Trustpilot reviews for GensoKishi show a 3.8/5 rating. Players who love the game say the token system works well. But the complaints are loud: “Confusing tokenomics,” “No real-world value,” and “Can’t sell without losing half my money.”
On Reddit, users in r/CryptoGems are blunt: “Avoid unless you’re actually playing the game.” That’s the clearest advice you’ll get.
Can You Make Money With ROND?
Technically, yes. If you bought ROND at $0.00059 and sold at $0.00061, you made 3.38%. But that’s not investing. That’s catching a falling knife that barely stopped.
There are no fundamentals here. No revenue streams. No team updates. No roadmap. Just a game with a token attached. Messari’s November 2025 report says 92.7% of tokens under $500,000 in market cap die within two years. ROND is right in that danger zone.
Its only lifeline is the GensoKishi game itself. That game has 8 million downloads. That’s huge for a niche title. If Genso adds new features-like player-owned shops, rental economies, or cross-platform events-ROND could gain more utility. But that’s a big “if.”
How to Get and Use ROND
If you want to use ROND, you need to:
- Download and play GensoKishi Online Metaworld on PC, PlayStation, or Switch.
- Link your game account to a Polygon-compatible wallet like MetaMask.
- Earn ROND through gameplay, or buy it on QuickSwap v2 using USDT or MATIC.
- Use it inside the metaverse to buy items, events, or services.
Setting up MetaMask takes 30 minutes. Buying ROND on QuickSwap takes another 15. But if you’re not playing the game, there’s no reason to go through this. You won’t find buyers. You won’t find use.
Is ROND a Scam?
No. It’s not a scam. The game exists. The token works. The team has 20+ years of game development experience. But it’s not a crypto investment. It’s a game currency. Calling it a “crypto coin” is misleading. It’s like calling the coins in Mario Kart a cryptocurrency.

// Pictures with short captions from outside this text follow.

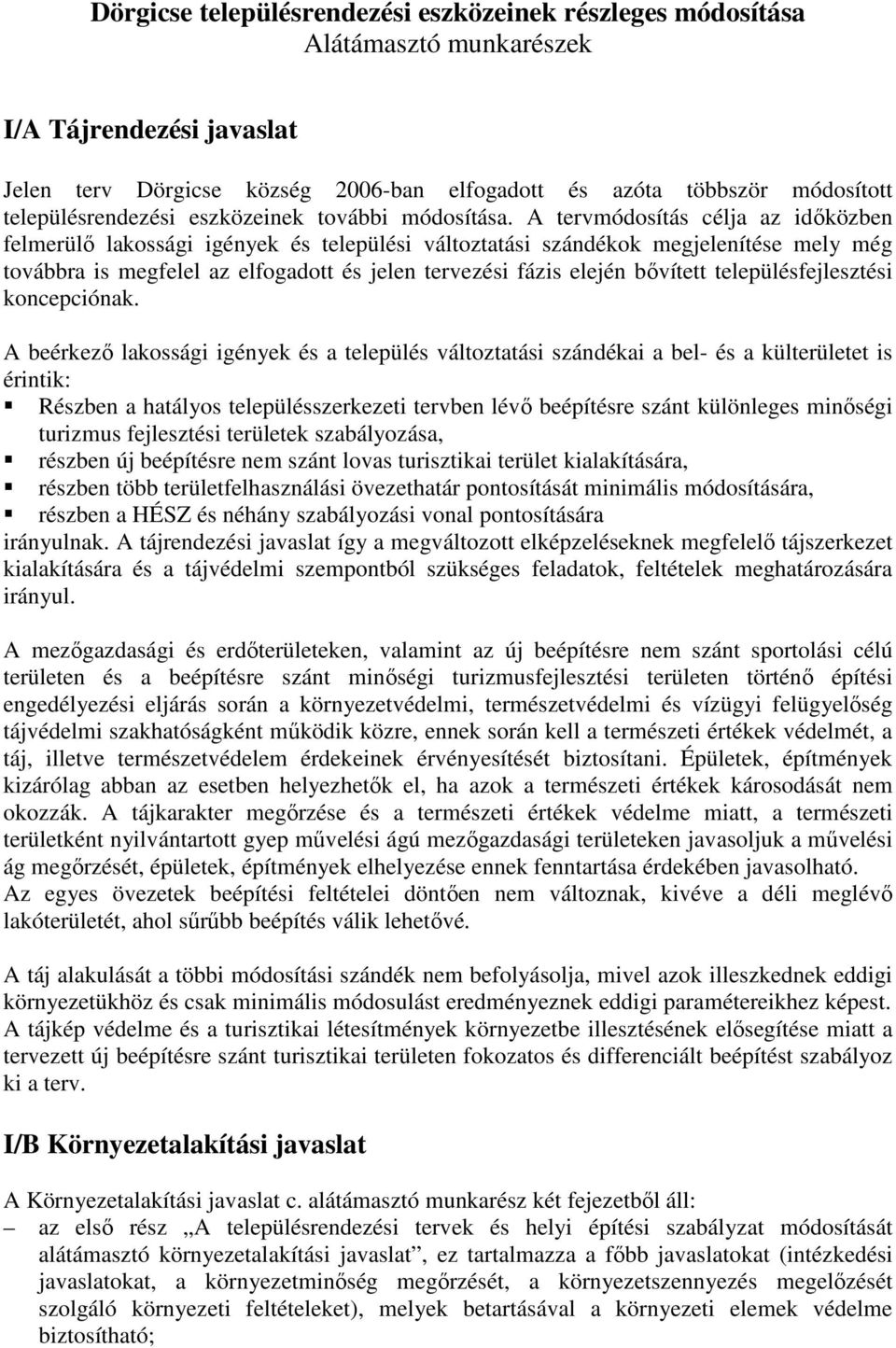 A tervmódosítás célja az időközben felmerülő lakossági igények és települési változtatási szándékok megjelenítése mely még továbbra is megfelel az elfogadott és jelen tervezési fázis elején bővített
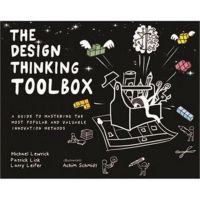 The Design Thinking Toolbox A Guide to Mastering the Most Po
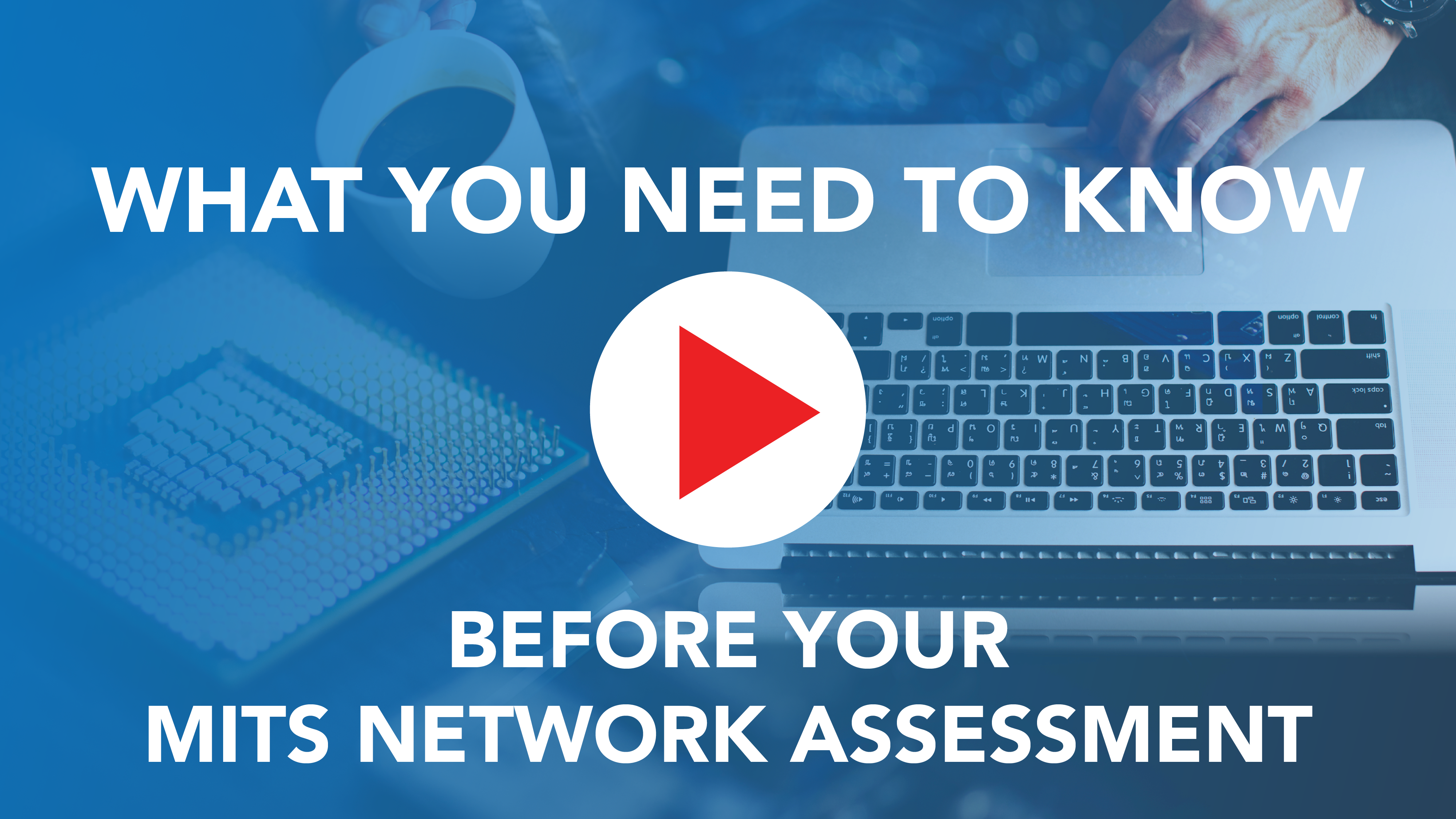 What You Need to Know Before Your MITS Network Assessment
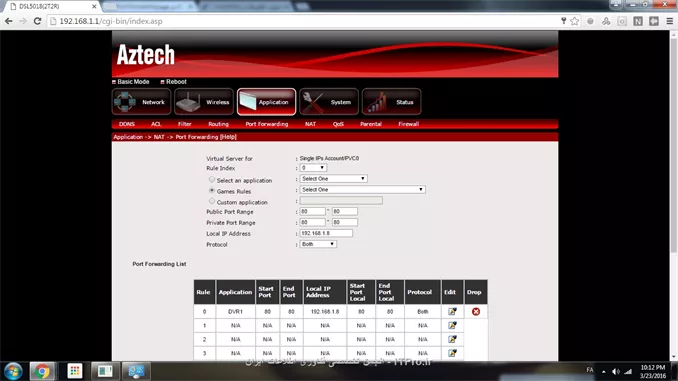 سلام
میخوام Port forwarding برای DVR  انجام بدم...
بعد از کانفیگ مودم وقتی تو سایت چک میکنم پیغام port close را میده...
Firewall ویندوز قبلا off کردم، آنتی ویروس هم ندارم.||http://tosinso.com/files/get/7d10ec98-a977-477e-84d3-90858e329366||
Model modem: Aztech
Model DVR: H264 
از مالزی مزاحم میشم ، ممنون. :)
||m1::http://tosinso.com/files/get/6cc6a426-10d3-499d-a8f4-65fdf00ad7fe||
||m2::http://tosinso.com/files/get/c29768a4-7d4c-4928-872e-72cdb2a69ead||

If you’re a player who loves the game and wants to customize your avatar or attend virtual concerts, ROND is fine. If you’re looking to flip it for profit? You’re setting yourself up for disappointment. The market is too thin. The risk is too high. The reward is too small.
The Bottom Line
ROND isn’t a cryptocurrency. It’s a game token. It only has value inside one specific virtual world. Its price has collapsed by 99.9%. Its liquidity is near zero. It’s not listed on any major exchange. And most experts agree: don’t touch it unless you’re already playing GensoKishi.
If you’re curious, try the game first. Play for free. Earn some ROND. See how it feels. Then decide if you want to spend real money on it. But don’t buy ROND hoping it’ll go to $1. It won’t. Not unless the entire Genso Metaverse explodes in popularity-and even then, it’s a long shot.